BAR0: general PCIe control registers, paging index for other BARs, and DMA control;
BAR2: access to onboard RAM;
BAR4: application-specific registers.

The natural unit for accessing these BARs is 32-bit words; byte addressing doesn't seem to work well, but wider accesses, at least for BAR2, do work.

BAR0

The general PCIe control registers often don't need to be used; it is possible, however, to reset the PCIe communication by writing into one of the BAR0 registers.

BAR2 and BAR4 have a limited size (e.g. 1MiB and 512KiB, respectively), but the full address space for the RAM and for the application specific registers is considerably larger (e.g. 2GiB for RAM).
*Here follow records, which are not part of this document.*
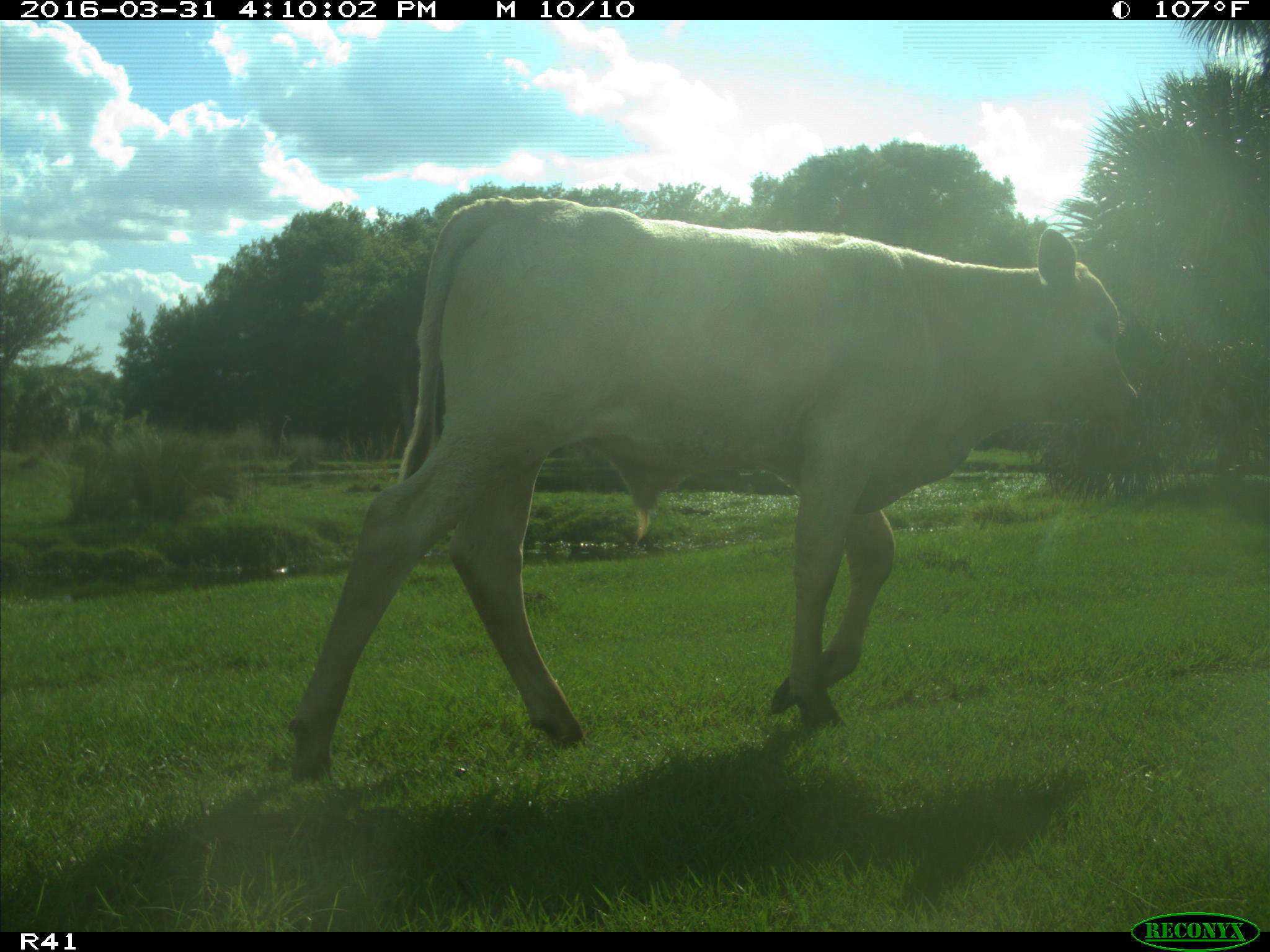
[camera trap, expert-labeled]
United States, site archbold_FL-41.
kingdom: Animalia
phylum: Chordata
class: Mammalia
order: Artiodactyla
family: Bovidae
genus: Bos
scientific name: Bos taurus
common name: domestic cow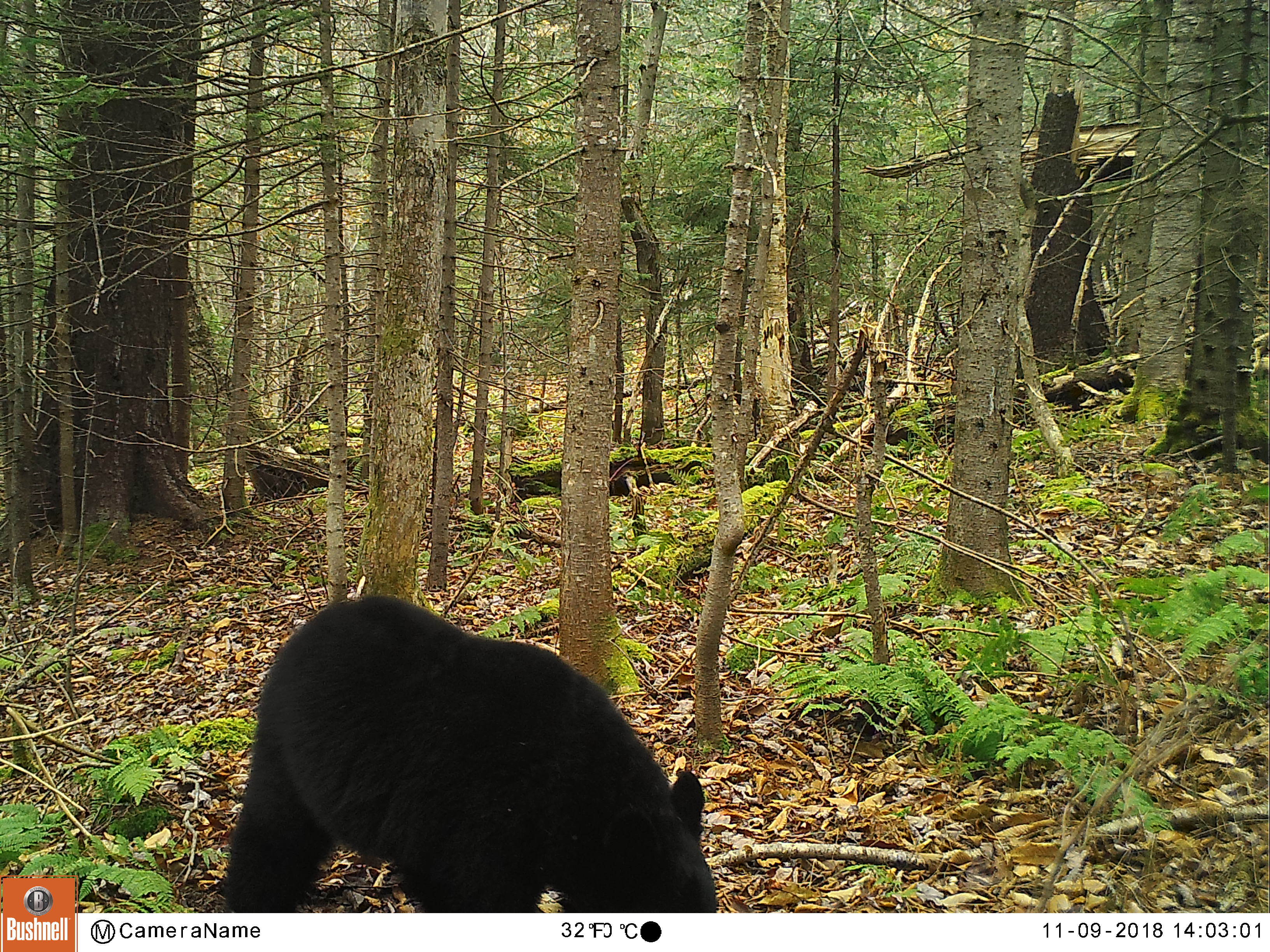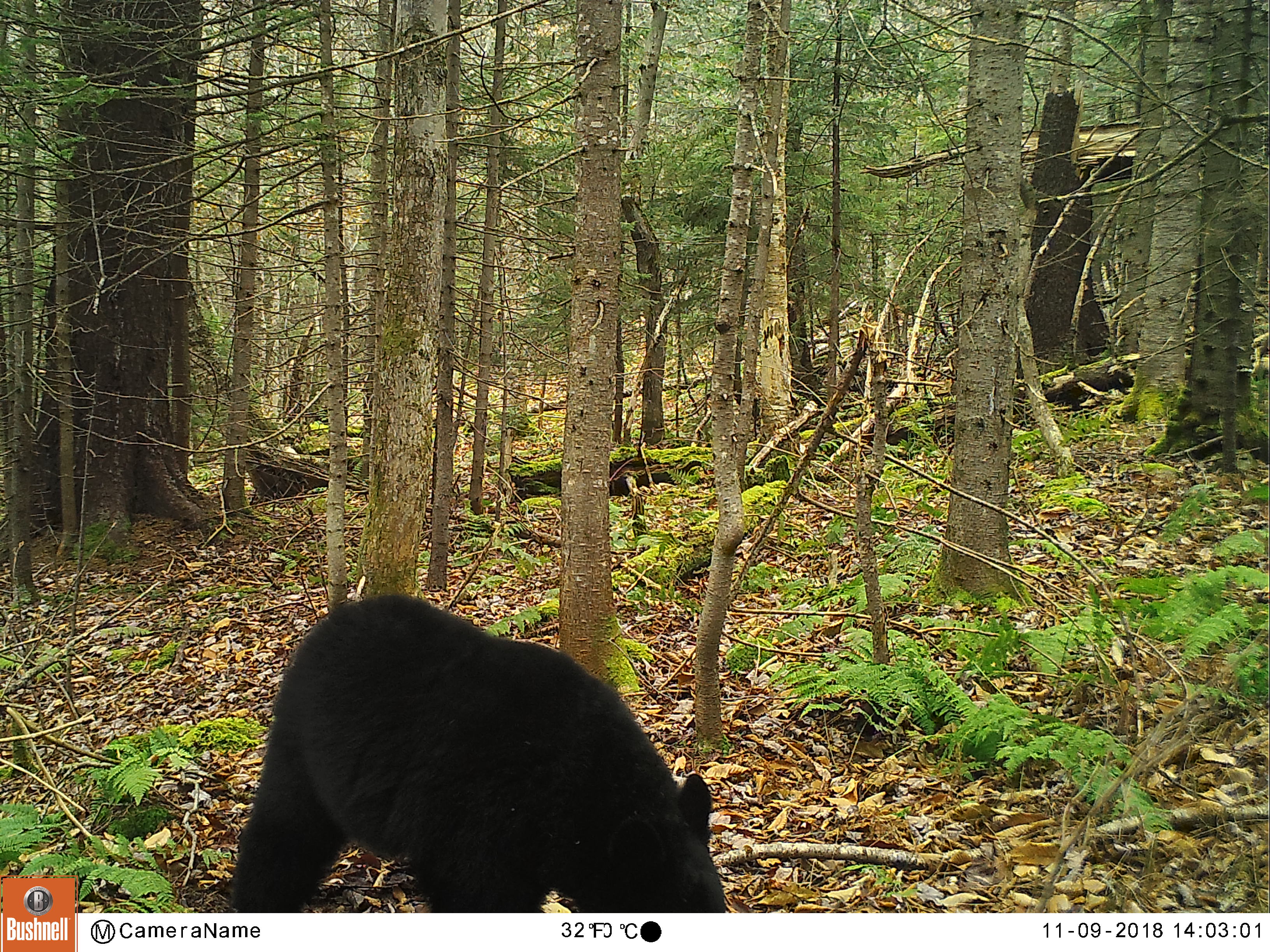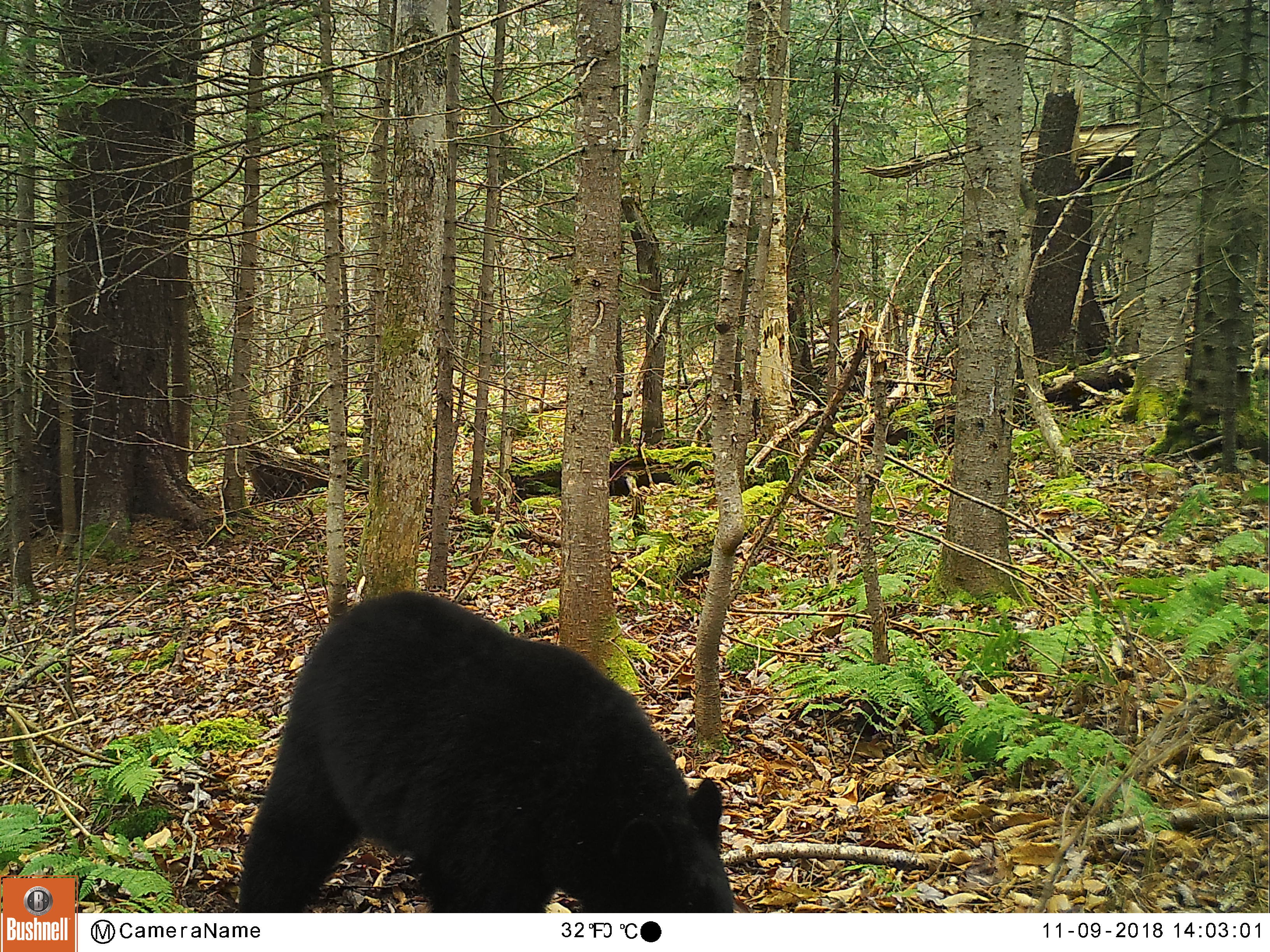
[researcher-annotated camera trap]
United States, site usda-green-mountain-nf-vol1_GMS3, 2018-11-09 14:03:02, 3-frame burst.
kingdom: Animalia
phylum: Chordata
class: Mammalia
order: Carnivora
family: Ursidae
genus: Ursus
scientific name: Ursus americanus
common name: black bear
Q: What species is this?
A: Black bear (Ursus americanus).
This makes it necessary to have a mechanism to determine to which region of the underlying memory that the BAR is actually pointing; this is done by writing into the paging registers located in BAR0.

The PCIe core used in the AFC boards has DMA capabilities. Only one transaction per board is supported at a time, and the DMA core requires coherent memory (either by pointing to physical memory or by using IOMMU features), since its parameters are only the host memory address and amount of bytes (i.e. there's no scatter-gather support).

BAR2

BAR2 exposes the onboard RAM, which is used to store acquisitions from the acquisition core. This way, acquisition results can be accessed. The RAM has a limited size, and must be shared by all acquisition cores, which the managing software must explicitly do by configuring the addresses to which each acquisition core can write.

This memory region can be mapped by the host OS as write-combining, which, despite the name, can also aid performance for reads, since reading multiple words at once decreases the packet overhead and latency costs. Reading from BAR2 using SSE4.1 SIMD instructions is implemented in this project, although it is not clear whether the measured performance improvements are definitely caused by the write-combining feature.

BAR4

Most of the regular interaction with an AFC board and its cores goes through BAR4. It exposes an underlying Wishbone bus (which is mostly abstracted away), to which an SDB (Self Describing Bus) filesystem and all FPGA cores are connected.

SDB: the SDB filesystem is a read-only structure which is responsible for documenting the location of each FPGA core in the address space of the Wishbone bus. It includes information about their hierarchical organization, device and vendor IDs, and version. The SDB also includes information about the particular bitstream synthesis: build date, tooling version, author, and commit.
FPGA cores: these are logical units within the gateware, which are responsible for specific features and/or devices. The controls for each core are part of a core-specific register map, which is then mapped into the Wishbone address space. This way, one can easily find a core's register in order to read from or write into them.

Register maps

The register maps for each FPGA core are defined using Cheby. Some legacy cores used wbgen2.

These tools generate VHDL code implementing these register maps, as well as HTML documentation and C headers. Along with the register address macros and register field bitmasks, Cheby also includes a C struct definition in the generated header.

These registers can be read-only, read-write, and "strobes" — which receive writes but immediately clear the written bit.

Addressing oddity

Accessing the registers in BAR4 requires manipulation of their addresses, because it shifts addresses 3 bits to the right. Therefore, in order to access a 32-bit word located at address 0x0100 (per the SDB), for example, one must access 0x0100 << 3 = 0x0800; and, in order to access the next 32-bit word, one must access (0x0100 + 4) << 3 = 0x0820.